EXERCISE. Write out, word for word, the passage of the Colin Pillinger obituary that starts with "Colin Pillinger, the" and ends with "fallen to Earth.".

SELECTED EXTRACT.
################

Obituary: Colin Pillinger (1943 – 2014)

Colin Pillinger, the planetary scientist, has died age 70.

Pillinger, who was diagnosed with multiple sclerosis in 2005, began his career at Nasa, analysing samples of moon rock on the Apollo programme, and made headlines in 1989 when he and colleagues at the Open University found traces of organic material in a Mars meteorite that had fallen to Earth.

But he is best known for his remarkable and dogged battle to launch Beagle 2 Mars lander, named after HMS Beagle, the vessel that carried Charles Darwin during two of the expeditions that would lead to his theory of natural selection.

A model of the pioneering but ill-fated probe, designed to sniff for signs of life, can be found in the Exploring Space gallery of the Science Museum.

A model of the Beagle 2 Mars lander, on display in the Science Museum.
A model of the Beagle 2 Mars lander, on display in the Science Museum. Credit: Science Museum

The instruments, such as its camera, microscope, robot arms, mass spectrometer, gas chromatography, drill, and electronics had to fit inside the a compact 33 kg saucer which would unfurl on the surface of the Red Planet .

Although the craft was successfully deployed from the Mars Express Orbiter in December 2003, on which it was piggybacked, confirmation of a successful landing on Christmas Day never came and it became another of the many failed Mars missions.

################

DATA PROVIDED.
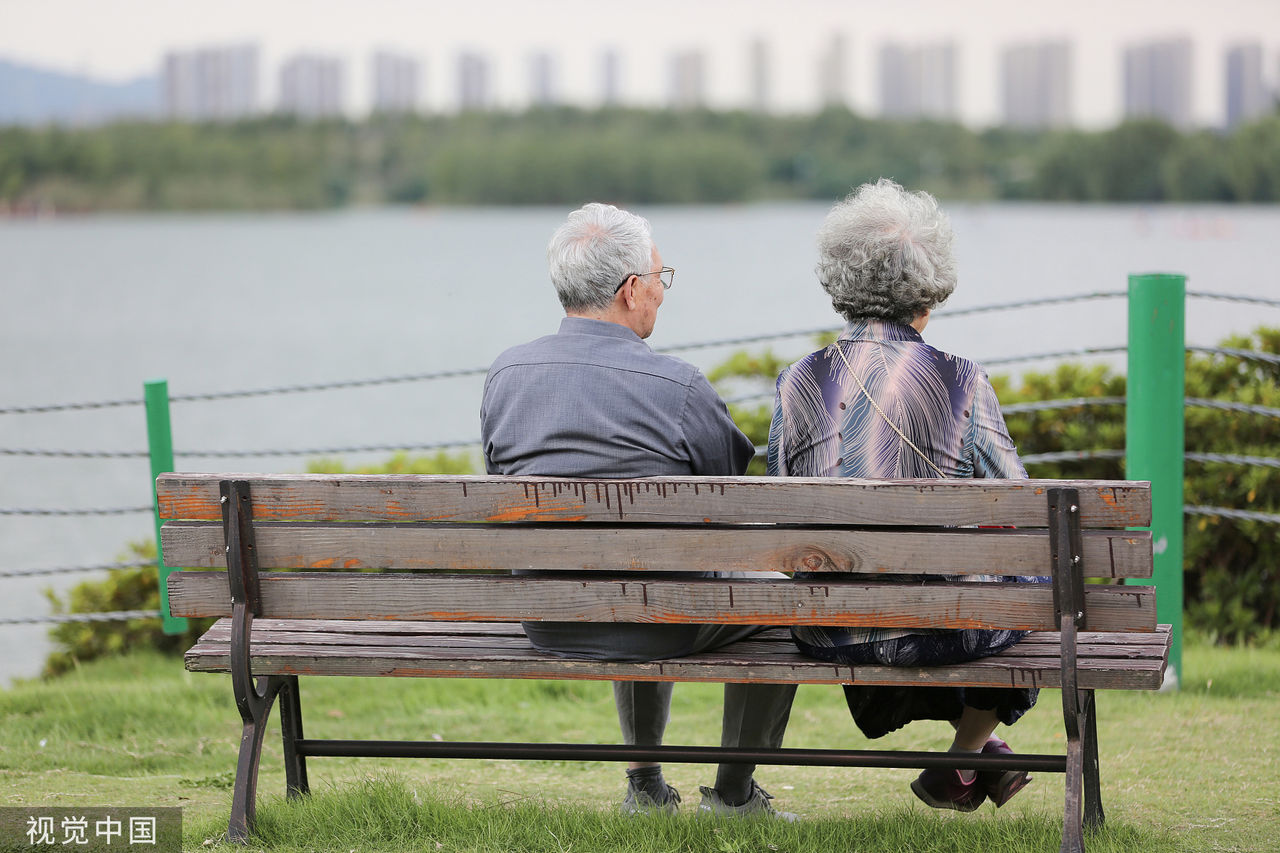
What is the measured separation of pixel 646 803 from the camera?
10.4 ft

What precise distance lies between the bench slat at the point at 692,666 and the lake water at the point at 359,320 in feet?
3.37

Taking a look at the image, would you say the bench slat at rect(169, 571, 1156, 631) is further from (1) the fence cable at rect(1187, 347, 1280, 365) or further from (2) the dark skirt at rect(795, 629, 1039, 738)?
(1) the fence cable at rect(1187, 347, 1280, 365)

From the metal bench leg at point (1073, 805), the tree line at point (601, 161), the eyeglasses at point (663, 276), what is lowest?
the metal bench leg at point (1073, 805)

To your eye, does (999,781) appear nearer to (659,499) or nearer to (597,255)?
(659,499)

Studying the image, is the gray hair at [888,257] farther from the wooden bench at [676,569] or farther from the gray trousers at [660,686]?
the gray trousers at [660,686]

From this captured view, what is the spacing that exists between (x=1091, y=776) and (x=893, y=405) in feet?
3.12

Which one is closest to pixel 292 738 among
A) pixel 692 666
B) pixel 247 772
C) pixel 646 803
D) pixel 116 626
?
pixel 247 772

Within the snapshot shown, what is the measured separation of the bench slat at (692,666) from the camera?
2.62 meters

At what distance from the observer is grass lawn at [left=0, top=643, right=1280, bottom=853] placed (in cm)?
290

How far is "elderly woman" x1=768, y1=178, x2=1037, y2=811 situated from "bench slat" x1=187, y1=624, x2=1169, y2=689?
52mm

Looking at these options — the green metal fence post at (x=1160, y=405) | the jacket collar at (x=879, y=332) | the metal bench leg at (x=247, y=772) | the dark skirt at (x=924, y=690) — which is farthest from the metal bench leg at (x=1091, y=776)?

################

TASK RESULT.
Colin Pillinger, the planetary scientist, has died age 70.

Pillinger, who was diagnosed with multiple sclerosis in 2005, began his career at Nasa, analysing samples of moon rock on the Apollo programme, and made headlines in 1989 when he and colleagues at the Open University found traces of organic material in a Mars meteorite that had fallen to Earth.